Alternative edgeweights, such as those incorporating a score for likelihood of downstream signal transduction⁵ or those which take into account proximity information from spatial transcriptomics or histology-registered techniques¹⁴, may reveal additional patterns. For the purposes of this software program, Connectome defaults to the above edgeweights definitions because we have found them to be effective for understanding biological questions addressed in our studies.

Identification of edges of interest or significance

Statistical significance depends upon the question being asked, the test being applied, and the threshold for important differences, and has a very different meaning depending on whether a research team is investigating a single tissue, comparing multiple tissues, or studying a physiologic process. We find two general statistical patterns to be of key importance, and we have built-in functionality to Connectome to help the researcher focus on these patterns.

Single-tissue system

First, when studying a single tissue system (i.e., one organ in one condition), it is desirable to focus on those ligand–receptor interactions which are highly associated specific celltype-celltype pairings. To do so, we recommend limiting analysis to only those edges where the ligand and the receptor are both expressed in greater than a certain fraction of their respective clusters, generally 10%, and to then further limit analysis to those edges where both the ligand and the receptor have a p-value of less than a given threshold as determined by a system-wide Wilcoxon Rank Sum Test (calculated by default within CreateConnectome.) These thresholds can be further reduced within FilterConnectome, to identify those pathways of greatest significance, and can be crossed with additional thresholding to limit edge representation to specific vectors or signaling families (see vignettes online).

Two-tissue comparison

When comparing two tissue systems (i.e., one organ in two experimental conditions) it is generally interesting to focus on those mechanisms which, regardless of their association with a specific celltype-celltype vector, are differentially regulated across condition.

The vignette online shows how to use a Wilcoxon Rank Sum test to compare each pair of commensurate cells across two datasets and to thereby determine which ligands and which receptors are differentially expressed to a statistically significant degree. The differential connectome can then be thresholded to only those edges where both the ligand on the sending cell and the receptor on the receiving cell are differentially expressed between experimental conditions. All differential connectomics presented and discussed in this manuscript and online utilize this statistical approach.

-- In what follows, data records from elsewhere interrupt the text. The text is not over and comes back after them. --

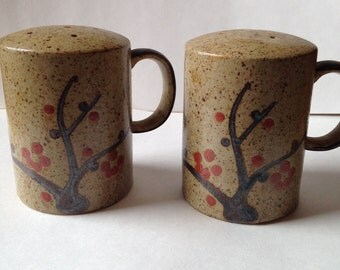 Otagiri Japan Stoneware Salt and Pepper Shakers with Tree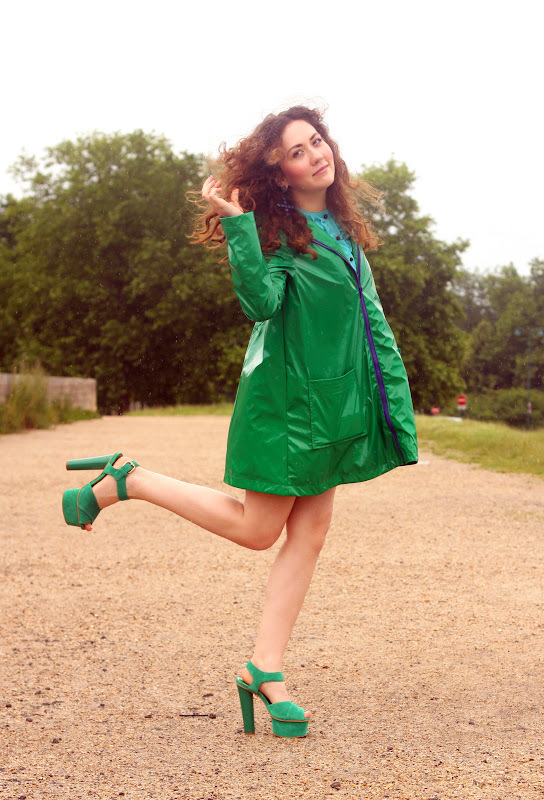georgiana boboc street style paris green asos rain coat topshop heels vintage traffic top blogs fren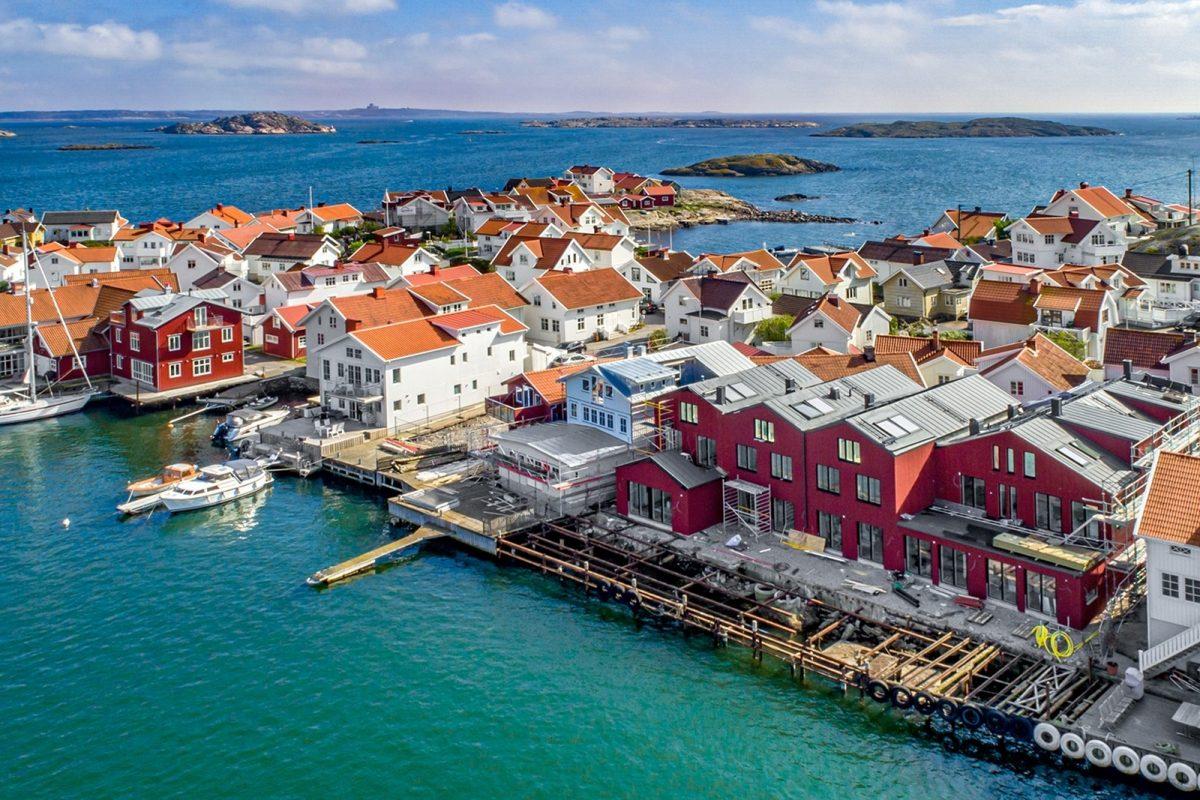 Närheten till Marstrand påminns av Carlstens fästning som tronar i bakre fond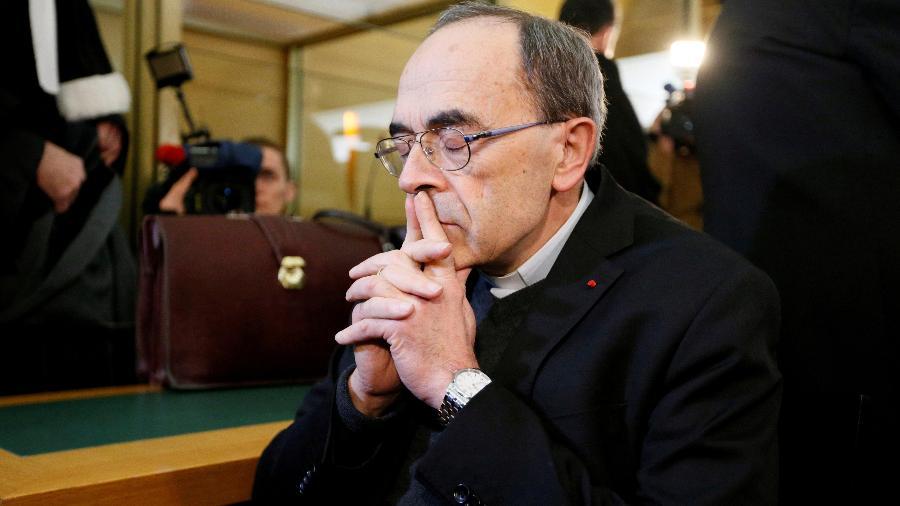 7.jan.2019 - O cardeal francês Philippe Barbarin enfrenta julgamento por esconder pedofilia cometida por padres da sua diocese, em Lyon, na França - Emmanuel Foudrot/Reuters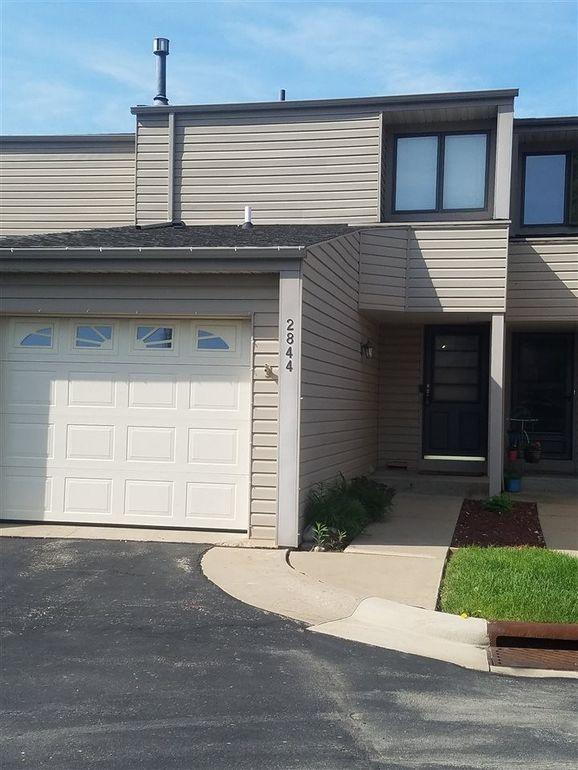 2844 Oak Meadow Ct, Dubuque, IA 52003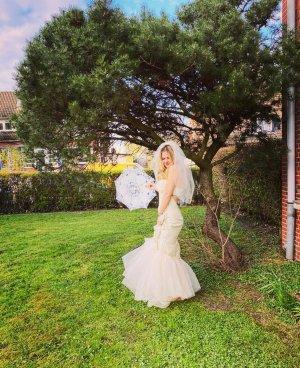Robe de mariée beige clair-crème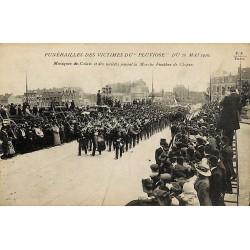 ABAO 62 - Pas-de-Calais [62] Calais - Funérailles des victimes du Pluviôse du 26 mai 1910. Musiques de Calais et des sociétés...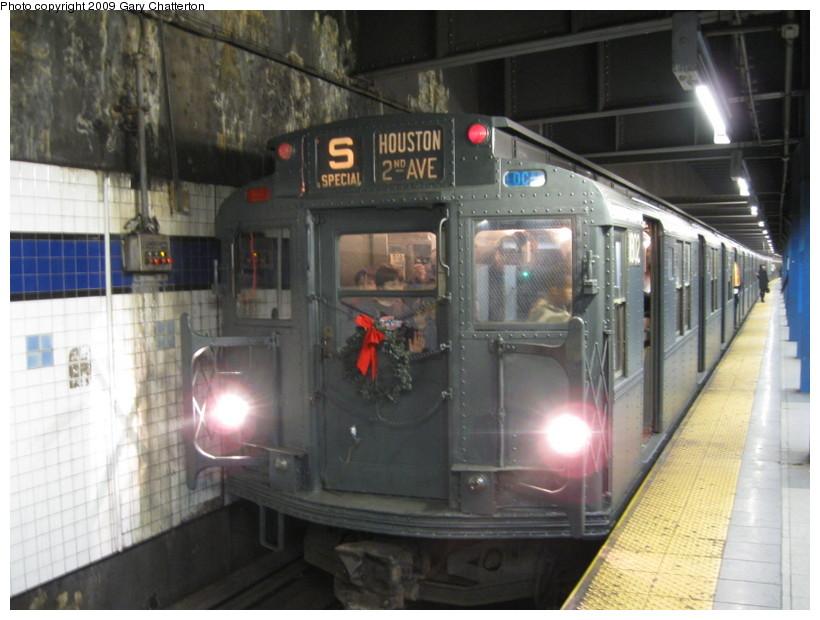 (128k, 820x620)<br><b>Country:</b> United States<br><b>City:</b> New York<br><b>System:</b> New York City Transit<br><b>Line:</b> IND 6th Avenue Line<br><b>Location:</b> Broadway/Lafayette <br><b>Route:</b> Museum Train Service (V)<br><b>Car:</b> R-9 (Pressed Steel, 1940)  1802 <br><b>Photo by:</b> Gary Chatterton<br><b>Date:</b> 12/14/2008<br><b>Viewed (this week/total):</b> 2 / 1686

Centrality definition and usage

Centrality and CompareCentrality both calculate and plot-to-compare two key centrality metrics for networks of interest: the cumulative incoming/outgoing edgeweight for each node, and the Kleinberg Hub and Authority scores for each node. These two centrality metrics often correlate, but they do not always agree on node ranking. There is no single, proper and agreed upon way to best calculate network centrality¹⁶; these two metrics were chosen because they are commonly used in network research and are biologically interpretable. Cumulative incoming/outgoing edgeweight fraction is the sum of the incoming and outgoing edges, calculated per node, expressed by default as the fraction of total edgeweight within the considered system; this ranks each node’s ability to contribute or listen to a given set of interactions. Hub-Authority centrality is a heavily-used information flow metric¹⁷, which should be interpreted, in this instance, to reveal Hubs which send signal to Authorities, and Authorities which receive information from Hubs. Each of these metrics provide interpretable information regarding biologic network structure.

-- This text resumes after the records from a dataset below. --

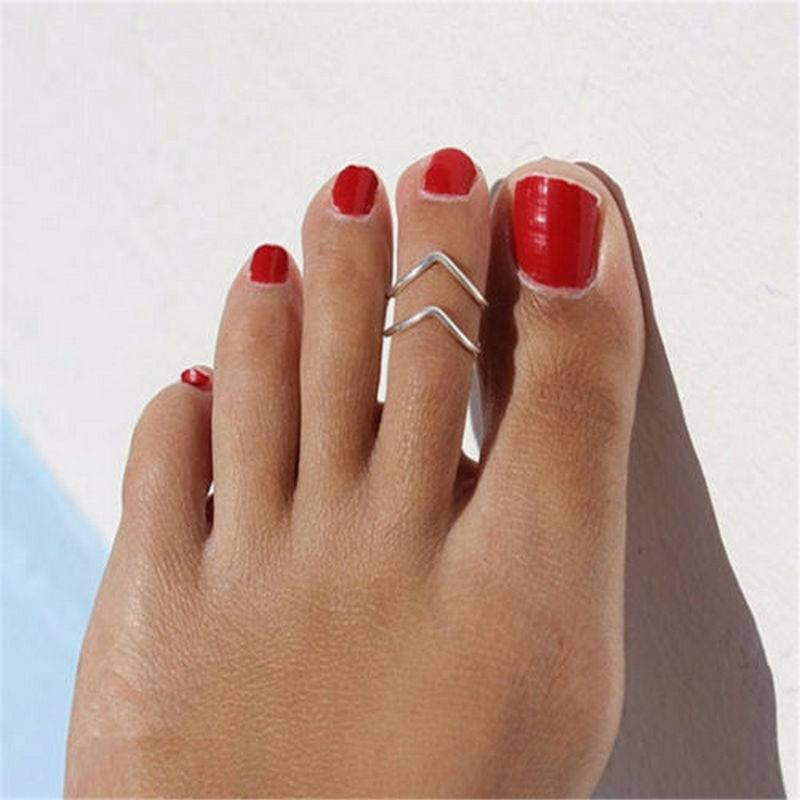 Stainless Steel Silver Victory Toe Ring - FeetyWeety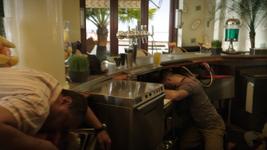 3x20 - Miami Bar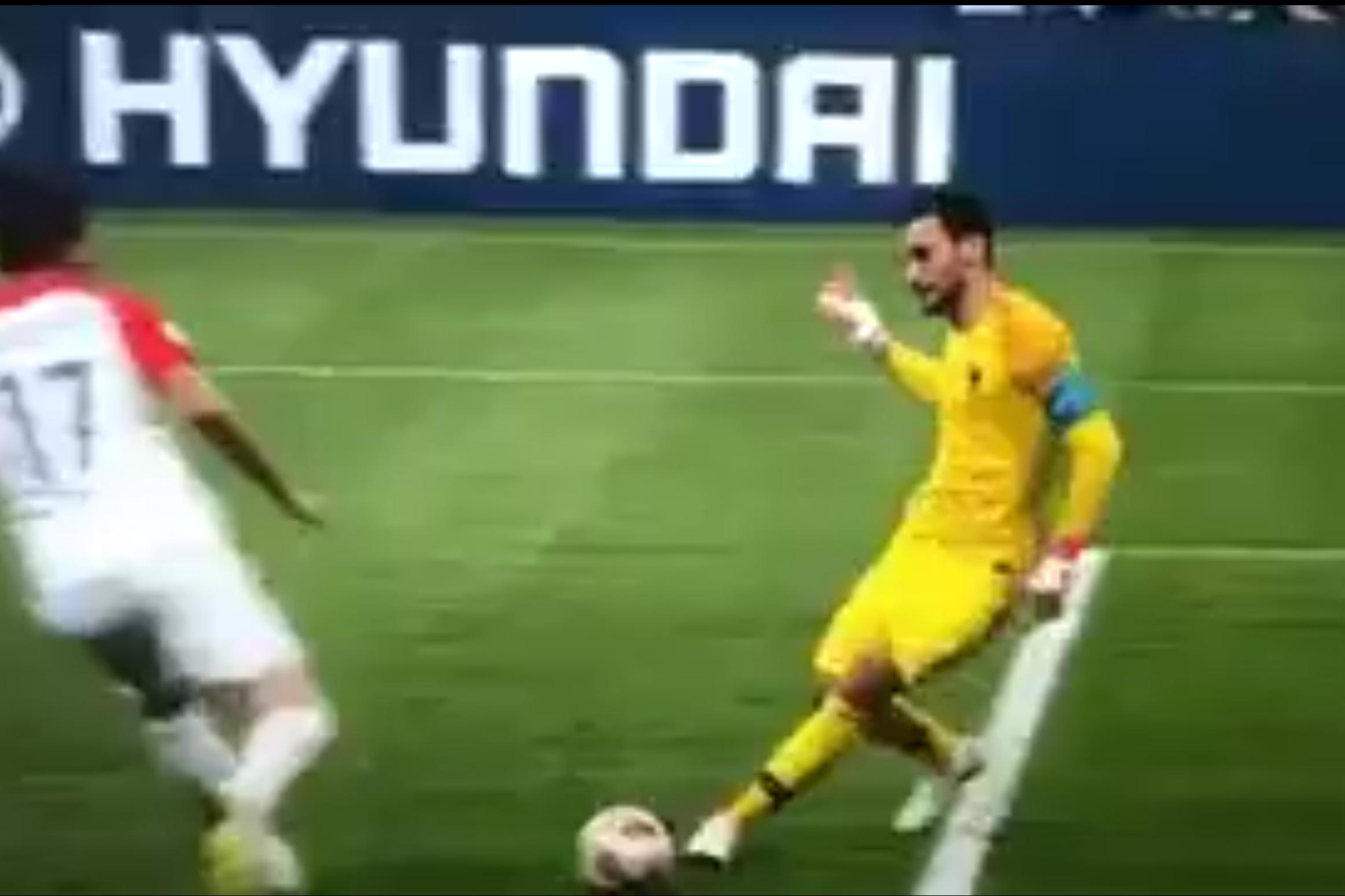 """""""Ma che fai??""""La Francia sul 4-1 può iniziare a pregustare il trionfo mondiale con la Croazia, ma il suo portiere e capitano Lloris regala a tutti un finale di tensione commettendo una clamorosa papera e permettendo a Mandzukic di accorciare le distanze. FRANCIA – CROAZIA: PRIMO RIGORE COL VAR IN UNA FINALE MONDIALE Accade tutto al minuto 69′, a soli 4 minuti dal gol del 4-1 di Mbappé: retropassaggio insidioso al portiere da parte della Francia, con Lloris pressato da Mandzukic. Il portiere tenta un rischiosissimo dribbling e il centravanti della Juve lo beffa, mettendo in porta il pallone deviandolo"""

Perturbation score definition and usage

In a differential connectome, every edge may fall into one of four distinct categories, ligand UP/receptor UP, ligand DOWN/receptor DOWN, ligand UP/receptor DOWN, or ligand DOWN/receptor UP. If both the ligand and receptor are upregulated, we may reasonably call the edge ‘activated’, while conversely, when both the ligand and receptor are downregulated, we may think of the edge as ‘deactivated’. The two alternate cases, when a ligand is upregulated and a receptor down, or vice-versa, are more complicated to interpret. Although such patterns may initially suggest ligand–pressure or ligand–starvation, in which the downstream cell changes its character in response to upstream influence, it is important to note that in most tissue systems there are many cells interacting at once, and that there are likely multi-cell feedback loops in play which confound easy interpretation of such patterns.

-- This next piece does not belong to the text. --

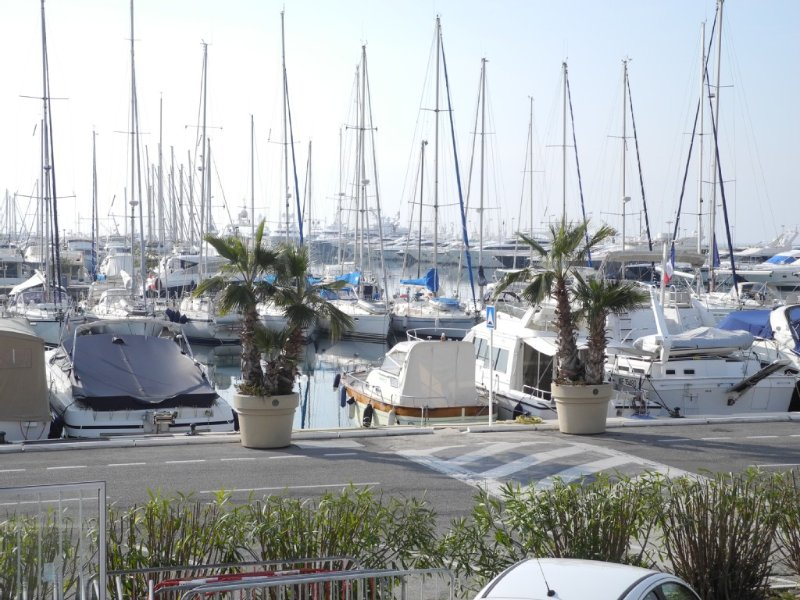 Très bel appartement 3 Pièces,Port Canto,croisette,2mn à pieds des plages, holiday rental in Cannes
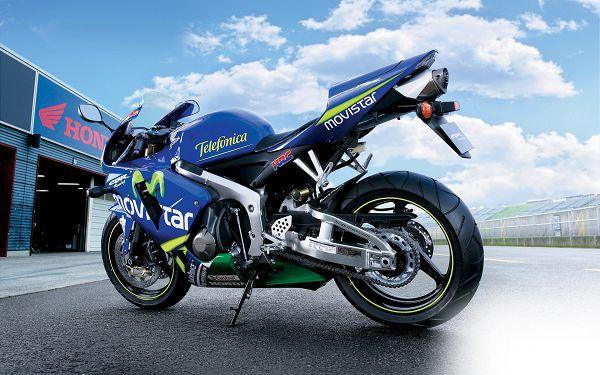Free Wallpaper Of Motorcycle: Blue Honda CBR600RR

To accommodate this data architecture and identify strongly perturbed edges regardless of category, we defined a ‘perturbation score’ that is calculatable for each edge, expressed as the product of the absolute values of the log-fold change for both the receptor and ligand, or:

$$ score^{ijk} = \left| {log_{2} \left( {\frac{{Celltype_{i}^{{L_{k}^{test} }} }}{{Celltype_{i}^{{L_{k}^{control} }} }}} \right)} \right| \times \left| {log_{2} \left( {\frac{{Celltype_{j}^{{R_{k}^{test} }} }}{{Celltype_{j}^{{R_{k}^{control} }} }}} \right)} \right| $$

where $Celltype_{i}^{{L_{k}^{test} }}$ and $Celltype_{i}^{{L_{k}^{control} }}$ are the normalized expression of the ligand in celltype (i) in the test and control condition, respectively, and $Celltype_{j}^{{R_{k}^{test} }}$ and $Celltype_{j}^{{R_{k}^{control} }}$ are the normalized expression of the receptor in celltype (j) in the test and control condition, respectively. The perturbation score is calculated in the above fashion so that edges with large changes on both the ligand and receptor side, regardless of sign, have very high scores, and minimally perturbed edges have a score of zero. The perturbation score therefore varies from 0 to Infinity, and increases proportionally to both the log fold-change of the ligand (in either direction) and to the log fold-change of the receptor (in either direction). It is generally useful to limit analysis to those edges which have ligand and receptor expression in > 10% of their respective clusters in either the control or the test condition to avoid noisy measurements; this thresholding functionality is built into CircosDiff and DifferentialScoringPlot.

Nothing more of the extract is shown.